▶ **THE TASK**
Pick out every line in the listing below that contains the word "image", matching case exactly, and copy each of those lines.

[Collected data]
* start *
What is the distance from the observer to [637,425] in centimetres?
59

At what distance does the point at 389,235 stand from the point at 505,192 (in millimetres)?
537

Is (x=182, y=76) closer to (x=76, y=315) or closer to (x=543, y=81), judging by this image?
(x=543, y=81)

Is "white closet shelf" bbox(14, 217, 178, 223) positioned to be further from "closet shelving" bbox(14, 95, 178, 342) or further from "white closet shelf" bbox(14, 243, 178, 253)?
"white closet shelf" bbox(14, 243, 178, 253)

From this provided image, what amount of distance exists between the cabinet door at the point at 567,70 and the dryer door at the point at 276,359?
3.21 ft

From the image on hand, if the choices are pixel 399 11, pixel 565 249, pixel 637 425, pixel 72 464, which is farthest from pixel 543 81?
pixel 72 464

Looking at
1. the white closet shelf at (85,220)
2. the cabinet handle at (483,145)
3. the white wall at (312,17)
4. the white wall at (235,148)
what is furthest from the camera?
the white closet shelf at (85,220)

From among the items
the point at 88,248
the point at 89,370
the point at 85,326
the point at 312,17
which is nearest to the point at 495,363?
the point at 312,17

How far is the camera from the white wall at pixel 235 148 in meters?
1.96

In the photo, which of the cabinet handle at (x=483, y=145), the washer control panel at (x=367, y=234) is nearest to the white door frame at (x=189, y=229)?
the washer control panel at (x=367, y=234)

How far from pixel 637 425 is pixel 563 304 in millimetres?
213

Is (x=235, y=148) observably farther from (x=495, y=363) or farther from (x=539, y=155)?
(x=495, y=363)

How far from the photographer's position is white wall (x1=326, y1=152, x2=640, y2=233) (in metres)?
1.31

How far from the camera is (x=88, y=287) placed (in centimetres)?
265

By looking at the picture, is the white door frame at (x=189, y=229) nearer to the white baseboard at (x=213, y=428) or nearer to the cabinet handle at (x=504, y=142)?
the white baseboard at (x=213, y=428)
* end *
* start *
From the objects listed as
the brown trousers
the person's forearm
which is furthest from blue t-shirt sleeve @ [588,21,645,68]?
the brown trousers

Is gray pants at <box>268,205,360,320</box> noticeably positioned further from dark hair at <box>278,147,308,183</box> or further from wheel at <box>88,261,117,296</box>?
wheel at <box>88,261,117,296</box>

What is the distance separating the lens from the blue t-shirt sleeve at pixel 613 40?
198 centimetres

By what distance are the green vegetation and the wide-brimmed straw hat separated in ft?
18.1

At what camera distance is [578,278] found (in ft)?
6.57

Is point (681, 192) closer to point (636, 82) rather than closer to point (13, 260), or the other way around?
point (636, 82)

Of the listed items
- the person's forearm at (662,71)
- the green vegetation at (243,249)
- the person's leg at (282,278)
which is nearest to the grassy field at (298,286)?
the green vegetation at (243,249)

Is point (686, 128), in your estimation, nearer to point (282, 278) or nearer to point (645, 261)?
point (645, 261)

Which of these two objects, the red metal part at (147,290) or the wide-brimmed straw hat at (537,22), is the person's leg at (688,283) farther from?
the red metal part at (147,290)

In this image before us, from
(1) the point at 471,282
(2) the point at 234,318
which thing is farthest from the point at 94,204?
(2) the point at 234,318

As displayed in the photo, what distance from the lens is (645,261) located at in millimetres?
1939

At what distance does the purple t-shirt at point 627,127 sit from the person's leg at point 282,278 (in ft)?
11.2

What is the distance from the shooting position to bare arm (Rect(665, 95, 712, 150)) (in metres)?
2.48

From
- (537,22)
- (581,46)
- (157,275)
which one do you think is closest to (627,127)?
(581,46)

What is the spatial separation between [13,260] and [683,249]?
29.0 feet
* end *
▶ **CORRECT RESPONSE**
Is (x=182, y=76) closer to (x=76, y=315) or closer to (x=543, y=81), judging by this image?
From this provided image, what amount of distance exists between the cabinet door at the point at 567,70 and the dryer door at the point at 276,359?
From the image on hand, if the choices are pixel 399 11, pixel 565 249, pixel 637 425, pixel 72 464, which is farthest from pixel 543 81?
In this image before us, from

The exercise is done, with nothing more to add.